140K map prepared for the Web by Jonathan Swinton. This map of the inner section of Hobson's Conduit is from the 1938 book, Hobson's Conduit: The New River at Cambridge commonly called Hobson's River, by WD Bushell. (There's a copy in Cambridge City Library among other places). There is a less pretty but much clearer map in the Royal Commission on Historical Monument's City of Cambridge (reprinted in 1998 and available in Heffer's, for instance) but that's copyright and may be largely derived from this one.
In 1574 Dr. Andrew Perne, Vice-Chancellor, suggested that a stream be diverted from Nine Wells near Shelford through the town and the King's Ditch to relieve the "corrupt air". His scheme was implemented in 1610 as the New River and was a joint enterprise of Town and Gown. Thomas Hobson was just one of the group who planned and carried out the scheme though he did endow a Hobson's Conduit Trust, which still exists (a City Council Engineer is Honorary Engineer to the Trust).
The New River was dug from Vicar's Brook near Long Road to the conduit head at the end of Lensfield Road, where it divided into various branches.

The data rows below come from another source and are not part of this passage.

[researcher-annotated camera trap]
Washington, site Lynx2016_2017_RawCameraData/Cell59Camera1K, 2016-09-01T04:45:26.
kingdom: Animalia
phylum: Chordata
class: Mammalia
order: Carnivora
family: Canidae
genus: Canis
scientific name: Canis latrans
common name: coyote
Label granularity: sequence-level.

There are many access points to the conduit, generally covered by manholes such as one outside the front of Emmanuel College. Some are for sluices and some are dipping points for public or private use.

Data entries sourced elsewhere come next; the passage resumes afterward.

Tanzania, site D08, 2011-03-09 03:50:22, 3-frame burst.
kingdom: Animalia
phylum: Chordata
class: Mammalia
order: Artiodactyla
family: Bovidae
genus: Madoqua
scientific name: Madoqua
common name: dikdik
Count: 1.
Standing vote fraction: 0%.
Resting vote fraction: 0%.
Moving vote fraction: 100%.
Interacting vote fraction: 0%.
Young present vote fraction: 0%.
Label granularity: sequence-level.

The City Council's Drainage Engineer controls the sluices and generally lets
water flow in the open conduits in Trumpington Street & St Andrew's Street
between April and September, avoiding frost and leaves.
Much of the open conduits along each side of St Andrews Street were removed in 1996 as part of the pedestrian improvements though that part of the course is now marked by a gulley and access plates. The rest of this section still runs. It used to run into the King's Ditch (now Hobson Street).
Emmanuel College haven't fed their duckpond from the conduit since 1960.
The Cambridge Green Belt Project has created a three-mile walk along Hobson's Brook.